È solo paradossale retorica dire che ogni bandiera
israeliana da nuovi occupanti innalzata a ingiuria e trionfo sui tetti di un
edificio da cui abbiano, con moneta o minaccia, sloggiato arabi o palestinesi
della città vecchia di Gerusalemme, tocca alla interpretazione e alla vita di
un verso di Dante o al senso di una cadenza di Brahms?
LA DISTINZIONE fra ebraismo e stato d’Israele, che fino a
ieri ci era potuta parere una preziosa acquisizione contro i fanatismi, è stata
rimessa in forse proprio dall’assenso o dal silenzio della Diaspora. E ci ha
permesso di vedere meglio perché non sia possibile considerare quel che avviene
alle porte di Gerusalemme come qualcosa che rientra solo nella sfera dei
conflitti politico-militari e dello scontro di interessi e di poteri.
Per una sua parte almeno, quel conflitto mette a repentaglio
qualcosa che è dentro di noi.
OGNI CASA CHE gli israeliani distruggono, ogni vita che
quotidianamente uccidono e persino ogni giorno di scuola che fanno perdere ai
ragazzi di Palestina, va perduta una parte dell’immenso deposito di verità e di
sapienza che, nella e per la cultura d’Occidente, è stato accumulato dalle
generazioni della Diaspora, dalla sventura gloriosa o nefanda dei ghetti e
attraverso la ferocia delle persecuzioni antiche e recenti.
Una grande donna ebrea cristiana, Simone Weil ha ricordato
che la spada ferisce da due parti. Anche da più di due, oso aggiungere.

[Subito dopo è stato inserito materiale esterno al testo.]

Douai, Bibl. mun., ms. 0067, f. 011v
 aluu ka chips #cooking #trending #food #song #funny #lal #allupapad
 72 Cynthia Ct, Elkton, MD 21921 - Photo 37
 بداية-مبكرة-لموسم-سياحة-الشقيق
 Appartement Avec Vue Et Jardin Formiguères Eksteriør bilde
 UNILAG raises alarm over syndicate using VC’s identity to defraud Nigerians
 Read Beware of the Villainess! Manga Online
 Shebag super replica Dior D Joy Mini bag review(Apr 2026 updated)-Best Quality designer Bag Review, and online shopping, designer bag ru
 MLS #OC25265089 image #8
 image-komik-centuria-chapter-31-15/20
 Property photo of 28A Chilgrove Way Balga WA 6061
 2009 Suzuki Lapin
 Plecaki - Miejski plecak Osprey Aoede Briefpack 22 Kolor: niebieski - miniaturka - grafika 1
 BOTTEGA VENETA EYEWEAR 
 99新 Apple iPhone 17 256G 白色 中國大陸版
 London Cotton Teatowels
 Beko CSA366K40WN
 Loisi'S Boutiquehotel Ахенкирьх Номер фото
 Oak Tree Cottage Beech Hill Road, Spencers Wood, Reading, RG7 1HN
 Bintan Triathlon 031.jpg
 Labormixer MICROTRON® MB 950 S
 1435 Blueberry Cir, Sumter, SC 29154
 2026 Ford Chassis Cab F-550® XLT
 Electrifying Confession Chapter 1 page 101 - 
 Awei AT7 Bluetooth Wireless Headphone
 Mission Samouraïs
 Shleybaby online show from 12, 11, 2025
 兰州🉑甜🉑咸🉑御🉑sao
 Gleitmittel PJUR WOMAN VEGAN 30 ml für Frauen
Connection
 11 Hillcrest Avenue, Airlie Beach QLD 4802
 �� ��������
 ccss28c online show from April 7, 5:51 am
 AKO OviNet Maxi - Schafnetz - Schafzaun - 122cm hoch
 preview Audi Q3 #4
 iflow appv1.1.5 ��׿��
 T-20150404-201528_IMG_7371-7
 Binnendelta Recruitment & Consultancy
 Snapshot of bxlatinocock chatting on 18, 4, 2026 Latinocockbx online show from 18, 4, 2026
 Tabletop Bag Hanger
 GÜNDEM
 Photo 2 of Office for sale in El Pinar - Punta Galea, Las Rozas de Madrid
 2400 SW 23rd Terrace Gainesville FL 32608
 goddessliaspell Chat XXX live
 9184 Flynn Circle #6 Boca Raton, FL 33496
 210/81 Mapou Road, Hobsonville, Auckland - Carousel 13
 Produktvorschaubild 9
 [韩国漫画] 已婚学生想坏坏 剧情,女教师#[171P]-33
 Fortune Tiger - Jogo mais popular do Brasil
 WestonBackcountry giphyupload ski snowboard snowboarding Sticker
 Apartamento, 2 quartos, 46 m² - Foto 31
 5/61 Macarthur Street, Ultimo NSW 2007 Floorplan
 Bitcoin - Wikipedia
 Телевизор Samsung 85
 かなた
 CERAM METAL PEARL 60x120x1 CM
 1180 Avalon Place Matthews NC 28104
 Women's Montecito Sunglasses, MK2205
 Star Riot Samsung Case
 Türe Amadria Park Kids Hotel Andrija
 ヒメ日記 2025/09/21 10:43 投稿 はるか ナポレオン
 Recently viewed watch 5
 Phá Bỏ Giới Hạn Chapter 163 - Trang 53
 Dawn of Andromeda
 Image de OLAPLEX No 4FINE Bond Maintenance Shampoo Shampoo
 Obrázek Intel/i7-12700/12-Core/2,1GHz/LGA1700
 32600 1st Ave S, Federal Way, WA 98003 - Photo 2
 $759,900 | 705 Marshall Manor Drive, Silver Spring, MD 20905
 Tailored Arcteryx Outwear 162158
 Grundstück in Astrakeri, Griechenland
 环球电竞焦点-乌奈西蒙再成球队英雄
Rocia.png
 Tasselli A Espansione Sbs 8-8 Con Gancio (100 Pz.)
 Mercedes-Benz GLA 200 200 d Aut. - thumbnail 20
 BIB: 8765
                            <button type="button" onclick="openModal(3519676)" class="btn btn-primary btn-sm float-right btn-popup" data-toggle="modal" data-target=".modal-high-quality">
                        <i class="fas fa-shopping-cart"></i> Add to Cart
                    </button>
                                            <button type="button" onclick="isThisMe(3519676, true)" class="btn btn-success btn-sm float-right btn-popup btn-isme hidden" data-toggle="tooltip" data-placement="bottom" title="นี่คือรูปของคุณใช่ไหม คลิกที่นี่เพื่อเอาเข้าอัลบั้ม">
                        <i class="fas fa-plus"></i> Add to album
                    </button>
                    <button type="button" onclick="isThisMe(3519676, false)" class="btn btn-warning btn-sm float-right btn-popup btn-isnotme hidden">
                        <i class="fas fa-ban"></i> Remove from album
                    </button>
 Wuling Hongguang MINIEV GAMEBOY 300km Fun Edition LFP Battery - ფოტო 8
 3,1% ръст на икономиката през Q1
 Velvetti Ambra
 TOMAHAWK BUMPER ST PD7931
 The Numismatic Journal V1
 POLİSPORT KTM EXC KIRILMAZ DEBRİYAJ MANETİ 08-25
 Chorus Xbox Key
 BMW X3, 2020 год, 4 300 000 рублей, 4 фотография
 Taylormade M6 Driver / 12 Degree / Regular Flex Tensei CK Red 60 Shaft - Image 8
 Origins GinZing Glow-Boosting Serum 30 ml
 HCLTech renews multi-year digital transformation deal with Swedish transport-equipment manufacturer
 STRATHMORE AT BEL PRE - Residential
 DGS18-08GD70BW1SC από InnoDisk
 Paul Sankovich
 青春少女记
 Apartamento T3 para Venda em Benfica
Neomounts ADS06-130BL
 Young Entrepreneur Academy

Ogni giorno di guerra contro i palestinesi, ossia di falsa
coscienza per gli israeliani, a sparire o a umiliarsi inavvertiti sono un
edificio, una memoria, una pergamena, un sentimento, un verso, una modanatura
della nostra vita e patria.
Un poeta ha parlato del proscritto e del suo sguardo «che
danna un popolo intero intorno ad un patibolo»: ecco, intorno ai ghetti di Gaza
e Cisgiordania ogni giorno Israele rischia una condanna ben più grave di quelle
dell’Onu, un processo che si aprirà ma al suo interno, fra sé e sé, se non
vorrà ubriacarsi come già fece Babilonia.
LA NOSTRA VITA non è solo diminuita dal sangue e dalla disperazione
palestinese; lo è, ripeto, dalla dissipazione che Israele viene facendo di un
tesoro comune.
Non c’è laggiù università o istituto di ricerca, non
biblioteca o museo, non auditorio o luogo di studio e di preghiera capaci di
compensare l’accumulo di mala coscienza e di colpe rimosse che la pratica della
sopraffazione induce nella vita e nella educazione degli israeliani.
E ANCHE in quella degli ebrei della Diaspora e dei loro
amici. Uno dei quali sono io.
Se ogni loro parola toglie una cartuccia dai mitra dei
soldati dello Tsahal, un’altra ne toglie anche a quelli, ora celati, dei
palestinesi.
Parlino, dunque.
* «Il manifesto» ha pubblicato questo testo la prima
volta il 24/5/1989 e una seconda volta il 18 gennaio 2009. I problemi e le
domande che pone restano ancora oggi aperti e immutati. Semmai «solo» aggravati.